Fredrich Yunadi, Mantan Pengacara Setnov Ternyata Sudah Bebas Bersyarat

Fredrich tetap dikenakan wajib lapor hingga 2025 mendatang pascabebas bersyarat.

Nur Habibie
Oleh Nur Habibie - Reporter
Fredrich Yunadi, Mantan Pengacara Setnov Ternyata Sudah Bebas Bersyarat
Fredrich Yunadi, Mantan Pengacara Setnov Ternyata Sudah Bebas Bersyarat (Merdeka.com)

Fredrich Yunadi, Mantan Pengacara Setnov Ternyata Sudah Bebas Bersyarat

Masih ingat Fredrich Yunadi? Ternyata bekas pengacara Setyo Novanto ini sudah menghirup udara bebas.

Dok. Istimewa
Dok. Istimewa

Fredrich Yunadi, eks pengacara Setya Novanto (Setnov) telah menghirup udara bebas. 

Sebelumnya, dia dijatuhi hukum selama 7 tahun 6 bulan penjara dan denda Rp500 juta subsider 8 bulan kurungan sebagaimana putusan majelis hakim MA pada tingkat kasasi yang diajukan oleh jaksa penuntut umum (JPU).

Kepala Lembaga Pemasyarakatan (Kalapas) Cipinang, Tonny Nainggolan mengatakan, Fredrich telah menghirup udara bebas sejak 2022 lalu. Fredrich bebas bersyarat.

"Bebas PB (Pembebasan Bersyarat) 7 September 2022," kata Tonny saat dihubungi, Selasa (5/9).

Tetap Wajib Lapor


Meski sudah bebas bersyarat, Fredrich tetap wajib lapor hingga sampai 2025 mendatang.

"Masih wajib lapor ke Bapas Timur-utara sampai tahun 2025. (Bebas bersyarat) 30-10-2025," ujar Tonny.

Terpisah, Kepala Bapas Timur-Utara Netty Saraswati memastikan Fredrich tetap dikenakan wajib lapor hingga 2025 mendatang pascabebas bersyarat.

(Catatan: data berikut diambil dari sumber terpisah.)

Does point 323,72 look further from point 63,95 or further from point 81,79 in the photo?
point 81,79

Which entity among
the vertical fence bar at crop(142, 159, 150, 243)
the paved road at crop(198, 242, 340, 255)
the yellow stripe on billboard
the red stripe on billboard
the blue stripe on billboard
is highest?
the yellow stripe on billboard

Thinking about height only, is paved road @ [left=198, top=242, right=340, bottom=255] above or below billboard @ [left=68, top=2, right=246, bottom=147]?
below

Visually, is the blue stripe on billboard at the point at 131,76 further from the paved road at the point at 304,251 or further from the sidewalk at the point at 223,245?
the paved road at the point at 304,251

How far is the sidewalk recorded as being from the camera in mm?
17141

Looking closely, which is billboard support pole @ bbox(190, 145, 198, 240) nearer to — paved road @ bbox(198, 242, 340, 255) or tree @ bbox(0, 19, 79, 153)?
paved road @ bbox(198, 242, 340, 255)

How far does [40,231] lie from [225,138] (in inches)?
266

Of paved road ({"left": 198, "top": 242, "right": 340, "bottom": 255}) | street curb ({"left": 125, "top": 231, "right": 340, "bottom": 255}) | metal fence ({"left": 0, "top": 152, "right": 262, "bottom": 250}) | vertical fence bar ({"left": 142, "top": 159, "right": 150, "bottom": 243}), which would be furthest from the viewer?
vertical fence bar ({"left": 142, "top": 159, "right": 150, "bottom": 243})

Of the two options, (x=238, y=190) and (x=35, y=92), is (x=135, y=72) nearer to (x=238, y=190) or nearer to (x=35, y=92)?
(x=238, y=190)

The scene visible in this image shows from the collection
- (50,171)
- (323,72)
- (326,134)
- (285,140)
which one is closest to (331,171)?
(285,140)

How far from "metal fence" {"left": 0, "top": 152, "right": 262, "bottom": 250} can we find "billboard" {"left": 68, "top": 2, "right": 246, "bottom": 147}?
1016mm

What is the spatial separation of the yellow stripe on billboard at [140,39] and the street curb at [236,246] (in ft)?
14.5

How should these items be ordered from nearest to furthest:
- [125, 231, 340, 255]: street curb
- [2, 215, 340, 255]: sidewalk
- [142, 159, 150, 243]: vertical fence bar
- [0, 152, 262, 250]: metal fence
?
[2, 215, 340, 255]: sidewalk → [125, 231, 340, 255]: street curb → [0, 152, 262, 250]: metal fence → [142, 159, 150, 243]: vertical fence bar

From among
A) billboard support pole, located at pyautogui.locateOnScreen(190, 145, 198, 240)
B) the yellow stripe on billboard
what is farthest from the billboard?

"Iya, yang bersangkutan sudah bebas bersyarat, dengan kewajiban lapor diri ke Bapas (hingga) 2025," ujar Netty.

MK Tolak PK Fredrich Yunadi


Sebelumnya, upaya mantan pengacara Setya Novanto, Fredrich Yunadi untuk bebas dari jeratan hukum harus kandas. Lantaran permohonan peninjauan kembali (PK) perkara merintangi penyidikan kasus ditolak Mahkamah Agung (MA).

"Tolak," tulis putusan MA yang dilansir melalui website panitera MA, Kamis (2/9)

Putusan yang terdaftar untuk perkara Nomor 294 PK/Pid.Sus/2021, telah diputus hakim ketua Suhadi dengan hakim anggota Eddy Army dan Ansori. Bersama panitera pengganti Endrabakti Heris Setiawan pada Rabu (1/9) kemarin.

Karena upaya PK ditolak, maka Fredrich akan tetap menjalani hukuman selama 7 tahun 6 bulan penjara denda Rp 500 juta subsider 8 bulan kurungan sebagaimana putusan majelis hakim MA pada tingkat kasasi yang diajukan oleh jaksa penuntut umum (JPU).

Dok. Istimewa
Dok. Istimewa

Vonis kasasi itu lebih berat dari pada vonis 7 tahun penjara Majelis Hakim Pengadilan Tipikor, Jakarta Pusat pada tingkat pertama.

Di mana majelis hakim beranggapan Fredrich terbukti merintangi proses penyidikan terhadap mantan Ketua DPR Setya Novanto dalam kasus megakorupsi e-KTP.